▶ **Text passage**:
The organizations, including Doctors Without Borders (MSF), Oxfam, the Norwegian Refugee Council and CARE were notified on December 30, 2025 that their Israeli registrations had expired and that they had 60 days to renew them by providing lists of their Palestinian staff.

If they failed to do so, they would have to cease operations in Gaza and the West Bank, including east Jerusalem, from March 1.

The NGOs petitioned the Supreme Court via an umbrella organization, AIDA, after their charity registration in Israel was revoked.

“The HCJ (High Court of Justice) ruling is deeply disappointing, as it once again reflects the marginal status accorded to international law within the Israeli judicial system,” Yotam Ben-Hillel, a lawyer who represented the NGOs in court, said in a statement.

Ben-Hillel told AFP that Israel could not legally force organizations to cease operations in the West Bank and Gaza in cases where NGOs were registered with Palestinian authorities.

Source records
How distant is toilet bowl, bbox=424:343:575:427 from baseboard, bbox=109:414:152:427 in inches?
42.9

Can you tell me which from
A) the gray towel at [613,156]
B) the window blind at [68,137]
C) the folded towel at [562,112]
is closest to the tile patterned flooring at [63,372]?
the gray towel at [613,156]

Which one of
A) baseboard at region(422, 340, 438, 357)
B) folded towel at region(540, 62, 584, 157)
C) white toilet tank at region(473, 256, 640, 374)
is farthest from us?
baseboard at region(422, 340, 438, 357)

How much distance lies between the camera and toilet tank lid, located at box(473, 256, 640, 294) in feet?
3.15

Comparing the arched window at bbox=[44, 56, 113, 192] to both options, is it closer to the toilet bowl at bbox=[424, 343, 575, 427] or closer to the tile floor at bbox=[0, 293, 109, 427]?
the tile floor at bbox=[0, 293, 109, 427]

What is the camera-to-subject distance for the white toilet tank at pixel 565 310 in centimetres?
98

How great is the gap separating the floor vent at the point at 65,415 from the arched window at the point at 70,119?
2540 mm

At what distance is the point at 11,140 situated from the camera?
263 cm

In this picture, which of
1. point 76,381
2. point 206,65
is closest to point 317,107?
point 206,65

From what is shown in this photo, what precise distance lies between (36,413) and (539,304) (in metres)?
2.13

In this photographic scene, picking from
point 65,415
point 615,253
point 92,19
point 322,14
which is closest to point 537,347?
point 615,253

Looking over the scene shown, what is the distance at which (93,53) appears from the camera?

▶ **Goal 1**: In the passage on the aid groups' Israeli registrations, which umbrella organization did the NGOs petition the Supreme Court through?
▶ **Goal 2**: Extend the passage about the aid groups' Israeli registrations, picking up right after its final sentence.

▶ **Exercise response 1**: AIDA

▶ **Exercise response 2**:
But the loss of their Israeli registration status means they would no longer be able to coordinate entry of aid and foreign staff with Israeli authorities, who control all access points to Gaza and the West Bank.

“This is another stage in harming the humanitarian aid in the region in general (and) particularly in Gaza,” Ben-Hillel told AFP.

The Israeli defense ministry body in charge of civilian affairs in the Palestinian territories, COGAT, said that the new registration process was “designed to ensure Hamas doesn’t infiltrate humanitarian organizations and use them as a disguise for its terror purposes.”

NGOs including MSF, 15 of whose employees have been killed in Gaza since the start of the war in 2023, argued they did not wish to share employee lists out of fear for their safety.

Felipe Ribero, MSF head of mission in the Palestinian territories, told AFP that its operations were still ongoing in Gaza.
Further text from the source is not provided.